Source: http://www.npr.org/2012/11/08/164236520/chasing-ice-and-capturing-climate-change-on-film
'Chasing Ice' against the reality of melting glaciers
Ty Burr, Boston Globe online
The money shots come late in "Chasing Ice," a documentary about the pioneering glacier photography of James Balog. For more than an hour, we've followed him around Iceland, Greenland, and Alaska, as he and his assistants set up cameras facing the great ice sheets, programming them to snap photos at regular intervals. Finally we get the big reveal: The images are arranged as time-lapse sequences in which glaciers melt away like so much butter over the course of a year. As much as one may intellectually believe in climate change, to see it actually happening has the power to stun a viewer into wordlessness. Balog's work is flip-book apocalypse, and it is undeniable.

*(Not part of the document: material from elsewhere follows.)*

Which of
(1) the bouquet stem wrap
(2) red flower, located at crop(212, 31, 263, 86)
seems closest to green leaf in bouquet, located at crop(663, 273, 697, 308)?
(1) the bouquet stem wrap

The rest of Jeff Orlowski's film works hard to build up its subject as an obsessive craftsman saint, and that feels vaguely beside the point. Ultimately, it's the pictures that matter and not the man who takes them. But Orlowski does share Balog's smoldering rage at a society that refuses to face the consequences of its actions, and that rage forms the necessary spine of "Chasing Ice." This is an agit-doc with no apologies and a lot of sorrow.
Early on, "Inconvenient Truth"-style charts show us a millennia-long dance of carbon dioxide levels and global temperatures, rising and falling in lockstep; in the last 50 years, the CO2 soars off the charts. But numbers mean little next to Balog's photos and Orlowski's video footage, which between them balance on a fulcrum between beauty and distress. Unceasing meltwater cuts deep-blue channels through the ice sheets before vanishing down abysses like liquid down a bottomless drain. Cryoconite holes — small round thaws created by soot blowing in from thousands of miles away — riddle the glaciers with gorgeous pockmarks. Balog's assistants videotape the calving of an unimaginably huge section of glacier into the sea; it's as if Earth itself is vomiting....

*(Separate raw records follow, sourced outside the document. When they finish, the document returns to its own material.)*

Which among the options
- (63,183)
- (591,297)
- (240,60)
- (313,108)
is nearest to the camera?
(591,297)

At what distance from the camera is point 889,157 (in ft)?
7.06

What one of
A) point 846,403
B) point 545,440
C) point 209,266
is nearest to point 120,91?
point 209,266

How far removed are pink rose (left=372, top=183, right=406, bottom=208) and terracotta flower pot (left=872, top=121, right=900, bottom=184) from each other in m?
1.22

What Balog sees (and what Orlowski sees him seeing) is an epochal climatological change that is hastening toward the tipping point, if it hasn't already gone beyond. These photographs, unfolding in time, function as both proof and relic — a record of a landscape's memory. Behind the images lie an abiding scorn for those who are unwilling to recognize what's happening and a lucid dread about where we're probably heading. If that depresses you, I'm sure there's something entertaining on TV.

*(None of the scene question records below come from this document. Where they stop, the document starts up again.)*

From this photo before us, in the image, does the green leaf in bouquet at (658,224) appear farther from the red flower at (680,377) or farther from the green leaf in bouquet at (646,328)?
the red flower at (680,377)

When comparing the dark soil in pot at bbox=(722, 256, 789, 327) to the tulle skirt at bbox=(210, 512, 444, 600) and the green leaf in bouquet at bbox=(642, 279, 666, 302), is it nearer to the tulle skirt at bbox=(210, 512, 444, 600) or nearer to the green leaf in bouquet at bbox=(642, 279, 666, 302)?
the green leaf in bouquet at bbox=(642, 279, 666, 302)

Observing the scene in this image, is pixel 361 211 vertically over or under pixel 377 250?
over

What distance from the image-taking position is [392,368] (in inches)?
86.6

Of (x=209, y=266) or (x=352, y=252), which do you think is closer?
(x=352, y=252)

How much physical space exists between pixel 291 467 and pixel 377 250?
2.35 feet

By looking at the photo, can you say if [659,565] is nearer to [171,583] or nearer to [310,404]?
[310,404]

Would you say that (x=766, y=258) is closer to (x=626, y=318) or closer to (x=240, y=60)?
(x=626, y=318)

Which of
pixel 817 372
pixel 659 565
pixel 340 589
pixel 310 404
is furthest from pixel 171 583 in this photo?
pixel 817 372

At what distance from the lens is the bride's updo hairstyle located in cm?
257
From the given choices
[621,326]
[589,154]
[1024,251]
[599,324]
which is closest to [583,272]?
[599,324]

The most beautiful/depressing movie about global warming ever
Chasing Ice
Cheryl Eddy, San Francisco Bay Guardian Online
Even wild-eyed neocons might reconsider their declarations that global warming is a hoax after seeing the work of photographer James Balog, whose images of shrinking glaciers offer startling proof that our planet is indeed being ravaged by climate change (and it's getting exponentially worse). Jeff Orlowski's doc follows Balog and his Extreme Ice Survey team as they brave cruel elements in Iceland, Greenland, and Alaska, using time-lapse cameras to record glacier activity, some of it quite dramatic, over months and years. Balog is an affable subject, doggedly pursuing his work even after multiple knee surgeries make him a less-than-agile hiker, but it's the photographs — as hauntingly beautiful as they are alarming — that make Chasing Ice so powerful.
Sundance Diary
Jesse Hawthorne Ficks, San Francisco Bay Guardian Online
...manages to sidestep the frivolous argument between liberals and conservatives as to whether or not the polar ice caps are melting. In fact, this beautiful documentary is so jaw-droppingly visual, you end up interacting with and understanding the planet's ice structures as if they were your own grandparents. Trekking out to the furthest spots in the Northern Hemisphere, National Geographic photographer James Balog, his hard working-crew, and director Jeff Orlowski have created a document that will force the world to actually see what is happening as opposed to arguing assumptions. What I found even more unnerving is how beautiful I found crumbling ice caps to be. Am I part of the problem?